21. The use of claim 15, wherein less than 5% of the nanoparticles present in the composition are oligomeric.

22. Use according to claim 15, wherein the nanoparticles have an average size between 130nm and 800 nm.

23. Use according to claim 15, wherein the nanoparticles have an average size of 160 nm.

24. The use of any one of claims 15-23, wherein the albumin is human serum albumin.

25. The use of any one of claims 15-23, wherein the albumin is recombinant human serum albumin.

26. The use of any one of claims 15-23, wherein the nanoparticle composition is formulated for intravenous delivery.

27. The use of claim 26, wherein the nanoparticle composition is formulated for direct injection or infusion into a tumor.

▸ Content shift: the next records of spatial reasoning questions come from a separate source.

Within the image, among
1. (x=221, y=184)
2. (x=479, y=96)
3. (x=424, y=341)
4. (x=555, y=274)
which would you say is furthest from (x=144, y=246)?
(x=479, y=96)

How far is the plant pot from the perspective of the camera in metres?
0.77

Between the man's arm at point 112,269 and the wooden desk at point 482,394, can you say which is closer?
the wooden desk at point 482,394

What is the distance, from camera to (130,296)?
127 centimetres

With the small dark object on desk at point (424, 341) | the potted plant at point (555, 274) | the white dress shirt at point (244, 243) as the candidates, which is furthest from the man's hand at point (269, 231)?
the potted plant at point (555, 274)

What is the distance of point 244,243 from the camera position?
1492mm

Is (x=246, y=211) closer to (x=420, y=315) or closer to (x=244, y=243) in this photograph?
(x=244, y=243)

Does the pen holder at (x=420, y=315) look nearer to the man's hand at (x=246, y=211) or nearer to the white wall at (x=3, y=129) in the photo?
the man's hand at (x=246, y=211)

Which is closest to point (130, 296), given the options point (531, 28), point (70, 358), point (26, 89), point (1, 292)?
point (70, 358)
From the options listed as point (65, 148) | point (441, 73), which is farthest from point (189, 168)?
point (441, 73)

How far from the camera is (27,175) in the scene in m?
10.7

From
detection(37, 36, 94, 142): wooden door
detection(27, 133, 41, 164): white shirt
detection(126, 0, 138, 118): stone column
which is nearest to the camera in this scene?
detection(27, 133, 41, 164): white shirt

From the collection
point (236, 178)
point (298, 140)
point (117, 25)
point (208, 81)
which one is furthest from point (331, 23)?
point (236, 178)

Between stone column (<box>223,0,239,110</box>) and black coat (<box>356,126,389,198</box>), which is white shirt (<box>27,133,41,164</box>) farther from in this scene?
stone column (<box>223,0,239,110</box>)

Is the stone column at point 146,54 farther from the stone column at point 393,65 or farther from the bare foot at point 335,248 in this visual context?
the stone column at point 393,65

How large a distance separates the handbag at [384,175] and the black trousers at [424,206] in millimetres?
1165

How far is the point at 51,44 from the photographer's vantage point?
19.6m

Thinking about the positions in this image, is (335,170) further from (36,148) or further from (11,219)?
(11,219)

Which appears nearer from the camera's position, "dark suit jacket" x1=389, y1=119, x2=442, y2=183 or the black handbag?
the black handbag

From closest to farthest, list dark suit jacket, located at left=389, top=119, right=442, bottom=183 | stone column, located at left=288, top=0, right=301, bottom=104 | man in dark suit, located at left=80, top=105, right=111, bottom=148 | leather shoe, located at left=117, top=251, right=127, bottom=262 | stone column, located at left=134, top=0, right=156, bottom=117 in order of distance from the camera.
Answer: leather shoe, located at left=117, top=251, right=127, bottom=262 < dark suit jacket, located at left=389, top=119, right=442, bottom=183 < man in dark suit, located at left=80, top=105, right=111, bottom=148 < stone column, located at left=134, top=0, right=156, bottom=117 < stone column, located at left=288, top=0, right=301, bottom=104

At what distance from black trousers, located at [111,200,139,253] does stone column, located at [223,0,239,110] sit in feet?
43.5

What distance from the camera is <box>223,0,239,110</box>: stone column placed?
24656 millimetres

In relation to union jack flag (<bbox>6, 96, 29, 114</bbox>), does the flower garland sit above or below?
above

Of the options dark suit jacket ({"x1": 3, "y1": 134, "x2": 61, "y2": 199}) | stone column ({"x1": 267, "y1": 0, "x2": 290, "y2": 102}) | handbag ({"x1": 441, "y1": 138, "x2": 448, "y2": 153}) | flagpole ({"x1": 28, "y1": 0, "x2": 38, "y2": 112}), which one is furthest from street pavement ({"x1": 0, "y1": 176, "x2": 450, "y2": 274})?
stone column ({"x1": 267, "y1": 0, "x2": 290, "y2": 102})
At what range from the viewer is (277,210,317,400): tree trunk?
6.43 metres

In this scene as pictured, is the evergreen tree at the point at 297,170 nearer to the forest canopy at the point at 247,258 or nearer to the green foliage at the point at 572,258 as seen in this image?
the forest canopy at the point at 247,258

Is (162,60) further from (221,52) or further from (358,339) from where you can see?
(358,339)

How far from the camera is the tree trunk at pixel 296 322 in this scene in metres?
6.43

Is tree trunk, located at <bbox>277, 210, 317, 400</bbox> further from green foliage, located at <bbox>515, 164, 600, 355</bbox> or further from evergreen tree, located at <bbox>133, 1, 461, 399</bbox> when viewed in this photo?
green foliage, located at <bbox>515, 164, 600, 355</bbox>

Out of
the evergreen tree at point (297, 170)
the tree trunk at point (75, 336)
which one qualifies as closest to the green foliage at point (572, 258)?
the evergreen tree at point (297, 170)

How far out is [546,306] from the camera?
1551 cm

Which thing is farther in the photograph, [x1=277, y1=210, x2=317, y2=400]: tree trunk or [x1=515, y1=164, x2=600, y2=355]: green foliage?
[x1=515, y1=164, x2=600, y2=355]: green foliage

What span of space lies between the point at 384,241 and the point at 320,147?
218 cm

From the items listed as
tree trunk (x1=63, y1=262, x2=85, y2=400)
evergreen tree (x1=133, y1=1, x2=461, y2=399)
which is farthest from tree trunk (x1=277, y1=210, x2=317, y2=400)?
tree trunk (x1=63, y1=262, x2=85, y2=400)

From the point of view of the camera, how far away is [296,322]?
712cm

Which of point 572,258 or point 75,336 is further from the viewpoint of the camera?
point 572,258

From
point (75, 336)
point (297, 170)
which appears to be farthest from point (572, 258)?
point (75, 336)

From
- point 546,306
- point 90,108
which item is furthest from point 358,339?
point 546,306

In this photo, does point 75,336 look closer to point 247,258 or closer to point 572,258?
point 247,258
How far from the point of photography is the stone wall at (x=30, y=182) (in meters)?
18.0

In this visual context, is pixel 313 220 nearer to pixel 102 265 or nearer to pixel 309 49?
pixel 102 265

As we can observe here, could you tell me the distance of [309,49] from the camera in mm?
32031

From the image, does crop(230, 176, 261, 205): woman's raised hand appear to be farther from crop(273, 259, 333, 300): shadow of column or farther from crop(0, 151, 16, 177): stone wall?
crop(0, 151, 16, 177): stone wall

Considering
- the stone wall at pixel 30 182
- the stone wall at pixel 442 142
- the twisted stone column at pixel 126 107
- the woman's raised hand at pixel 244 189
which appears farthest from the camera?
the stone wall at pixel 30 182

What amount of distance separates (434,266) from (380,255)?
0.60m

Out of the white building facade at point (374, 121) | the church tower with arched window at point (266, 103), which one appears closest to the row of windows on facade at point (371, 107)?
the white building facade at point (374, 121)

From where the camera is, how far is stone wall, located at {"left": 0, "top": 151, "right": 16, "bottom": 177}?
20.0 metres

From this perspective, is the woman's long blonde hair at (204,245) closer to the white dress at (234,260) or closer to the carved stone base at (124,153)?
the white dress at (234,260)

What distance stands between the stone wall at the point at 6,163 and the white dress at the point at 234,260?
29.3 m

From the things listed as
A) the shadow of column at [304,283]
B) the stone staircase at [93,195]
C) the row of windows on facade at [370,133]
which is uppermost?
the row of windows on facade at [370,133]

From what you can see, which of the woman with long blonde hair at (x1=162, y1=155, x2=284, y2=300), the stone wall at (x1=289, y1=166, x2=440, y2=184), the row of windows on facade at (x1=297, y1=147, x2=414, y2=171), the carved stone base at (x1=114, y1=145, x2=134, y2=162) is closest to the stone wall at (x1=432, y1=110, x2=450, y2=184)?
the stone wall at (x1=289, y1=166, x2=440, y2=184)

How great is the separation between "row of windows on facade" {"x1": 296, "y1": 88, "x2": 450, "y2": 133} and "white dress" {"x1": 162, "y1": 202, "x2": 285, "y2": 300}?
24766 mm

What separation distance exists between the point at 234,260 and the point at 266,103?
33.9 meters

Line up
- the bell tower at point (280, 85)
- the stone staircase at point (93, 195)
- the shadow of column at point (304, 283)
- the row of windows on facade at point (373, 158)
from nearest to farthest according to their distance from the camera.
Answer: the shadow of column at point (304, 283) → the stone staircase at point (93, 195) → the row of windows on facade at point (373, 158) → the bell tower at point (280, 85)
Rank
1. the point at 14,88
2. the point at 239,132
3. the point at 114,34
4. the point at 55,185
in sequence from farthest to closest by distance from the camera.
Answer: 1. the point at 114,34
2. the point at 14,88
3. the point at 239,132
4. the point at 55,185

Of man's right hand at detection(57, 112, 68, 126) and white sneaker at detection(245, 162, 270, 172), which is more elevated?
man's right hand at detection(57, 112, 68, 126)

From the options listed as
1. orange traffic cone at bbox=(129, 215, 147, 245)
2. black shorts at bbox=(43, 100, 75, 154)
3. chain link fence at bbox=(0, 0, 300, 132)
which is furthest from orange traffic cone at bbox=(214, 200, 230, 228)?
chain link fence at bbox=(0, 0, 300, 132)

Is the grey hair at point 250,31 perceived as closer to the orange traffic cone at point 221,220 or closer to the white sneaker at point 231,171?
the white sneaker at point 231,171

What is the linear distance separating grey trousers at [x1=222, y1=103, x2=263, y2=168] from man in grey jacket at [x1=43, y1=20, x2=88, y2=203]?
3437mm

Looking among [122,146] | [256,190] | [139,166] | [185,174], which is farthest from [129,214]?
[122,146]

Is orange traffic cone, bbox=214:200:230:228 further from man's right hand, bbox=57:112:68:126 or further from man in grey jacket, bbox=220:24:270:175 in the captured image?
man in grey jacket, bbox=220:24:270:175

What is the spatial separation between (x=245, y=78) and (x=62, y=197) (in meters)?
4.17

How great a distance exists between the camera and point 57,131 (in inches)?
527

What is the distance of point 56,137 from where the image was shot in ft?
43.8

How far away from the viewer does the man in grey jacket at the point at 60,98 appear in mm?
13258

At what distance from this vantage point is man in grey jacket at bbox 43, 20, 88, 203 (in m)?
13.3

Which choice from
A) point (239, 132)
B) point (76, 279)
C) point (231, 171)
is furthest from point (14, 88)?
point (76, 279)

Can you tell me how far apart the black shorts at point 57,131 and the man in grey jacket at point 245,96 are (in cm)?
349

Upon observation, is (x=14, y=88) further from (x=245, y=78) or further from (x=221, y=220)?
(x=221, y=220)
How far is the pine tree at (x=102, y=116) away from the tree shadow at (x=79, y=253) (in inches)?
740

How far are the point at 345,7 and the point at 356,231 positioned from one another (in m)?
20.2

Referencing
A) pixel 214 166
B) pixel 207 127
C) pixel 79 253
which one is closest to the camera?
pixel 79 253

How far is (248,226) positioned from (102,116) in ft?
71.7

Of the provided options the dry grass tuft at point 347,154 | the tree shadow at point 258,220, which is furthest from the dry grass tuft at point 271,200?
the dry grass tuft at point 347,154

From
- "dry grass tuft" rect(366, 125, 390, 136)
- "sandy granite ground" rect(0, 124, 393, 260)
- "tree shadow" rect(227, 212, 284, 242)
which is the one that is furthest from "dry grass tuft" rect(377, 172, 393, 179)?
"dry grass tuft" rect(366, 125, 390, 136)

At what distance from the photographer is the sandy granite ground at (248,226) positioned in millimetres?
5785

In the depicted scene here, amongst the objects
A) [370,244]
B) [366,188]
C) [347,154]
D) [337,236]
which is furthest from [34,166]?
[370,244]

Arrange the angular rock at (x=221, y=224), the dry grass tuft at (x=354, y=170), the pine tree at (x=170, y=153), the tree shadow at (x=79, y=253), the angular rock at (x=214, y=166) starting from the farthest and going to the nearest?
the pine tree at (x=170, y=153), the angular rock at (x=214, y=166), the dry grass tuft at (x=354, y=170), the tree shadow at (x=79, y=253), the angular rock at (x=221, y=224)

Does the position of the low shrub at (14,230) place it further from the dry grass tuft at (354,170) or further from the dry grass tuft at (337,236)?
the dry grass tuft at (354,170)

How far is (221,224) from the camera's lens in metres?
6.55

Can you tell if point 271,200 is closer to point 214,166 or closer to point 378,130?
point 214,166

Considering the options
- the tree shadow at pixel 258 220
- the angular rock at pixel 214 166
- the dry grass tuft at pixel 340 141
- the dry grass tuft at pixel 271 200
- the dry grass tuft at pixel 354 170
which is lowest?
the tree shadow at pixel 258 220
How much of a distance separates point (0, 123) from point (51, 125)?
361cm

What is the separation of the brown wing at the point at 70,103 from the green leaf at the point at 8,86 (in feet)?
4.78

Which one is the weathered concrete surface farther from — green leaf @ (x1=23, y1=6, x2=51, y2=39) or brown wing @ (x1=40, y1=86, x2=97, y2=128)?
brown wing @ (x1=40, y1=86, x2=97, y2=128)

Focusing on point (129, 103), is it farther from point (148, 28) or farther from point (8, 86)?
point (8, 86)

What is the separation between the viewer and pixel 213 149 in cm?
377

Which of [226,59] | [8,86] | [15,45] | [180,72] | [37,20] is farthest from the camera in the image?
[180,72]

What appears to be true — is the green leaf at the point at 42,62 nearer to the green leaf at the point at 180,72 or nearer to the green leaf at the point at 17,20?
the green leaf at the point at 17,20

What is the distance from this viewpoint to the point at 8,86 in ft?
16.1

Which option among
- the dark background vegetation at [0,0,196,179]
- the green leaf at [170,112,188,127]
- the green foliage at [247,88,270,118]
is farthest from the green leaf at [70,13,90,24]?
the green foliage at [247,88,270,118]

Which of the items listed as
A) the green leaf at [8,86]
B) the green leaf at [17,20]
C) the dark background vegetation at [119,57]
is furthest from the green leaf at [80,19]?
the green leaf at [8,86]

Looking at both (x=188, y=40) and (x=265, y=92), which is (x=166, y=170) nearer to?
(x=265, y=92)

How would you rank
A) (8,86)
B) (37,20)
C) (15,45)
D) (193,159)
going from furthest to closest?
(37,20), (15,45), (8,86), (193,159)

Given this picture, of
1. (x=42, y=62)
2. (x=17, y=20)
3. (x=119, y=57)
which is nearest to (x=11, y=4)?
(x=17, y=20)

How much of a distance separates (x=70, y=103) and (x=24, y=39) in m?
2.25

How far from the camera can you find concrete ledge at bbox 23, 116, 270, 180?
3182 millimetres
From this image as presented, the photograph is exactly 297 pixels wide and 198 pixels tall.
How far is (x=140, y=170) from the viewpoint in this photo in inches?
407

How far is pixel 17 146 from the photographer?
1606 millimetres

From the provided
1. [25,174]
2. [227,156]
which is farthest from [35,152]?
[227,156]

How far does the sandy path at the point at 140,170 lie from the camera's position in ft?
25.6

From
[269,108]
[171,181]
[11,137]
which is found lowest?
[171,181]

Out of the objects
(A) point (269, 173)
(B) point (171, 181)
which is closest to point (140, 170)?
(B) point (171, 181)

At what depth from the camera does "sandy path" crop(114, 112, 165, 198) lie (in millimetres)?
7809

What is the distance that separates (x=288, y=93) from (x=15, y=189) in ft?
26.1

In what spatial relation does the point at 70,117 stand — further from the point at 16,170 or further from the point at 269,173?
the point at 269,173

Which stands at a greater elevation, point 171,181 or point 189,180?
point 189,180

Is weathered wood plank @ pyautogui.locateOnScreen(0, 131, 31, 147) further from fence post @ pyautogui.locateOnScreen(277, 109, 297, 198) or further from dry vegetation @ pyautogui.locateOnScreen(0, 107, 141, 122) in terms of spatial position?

28. The use according to claim 15, wherein the nanoparticles have an average size of 160nm and a dissociation constant of 1 x 10 ^-11 M and 1X 10 ^-9 M.

29. The use of any one of claims 15-23, wherein the therapeutically effective amount of nanoparticle composition comprises 75mg/m ² To 175mg/m ² Paclitaxel of (a).

30. The use of any one of claims 15-23, wherein the therapeutically effective amount of nanoparticle composition comprises 30mg/m ² To 70mg/m ² Bevacizumab of (a).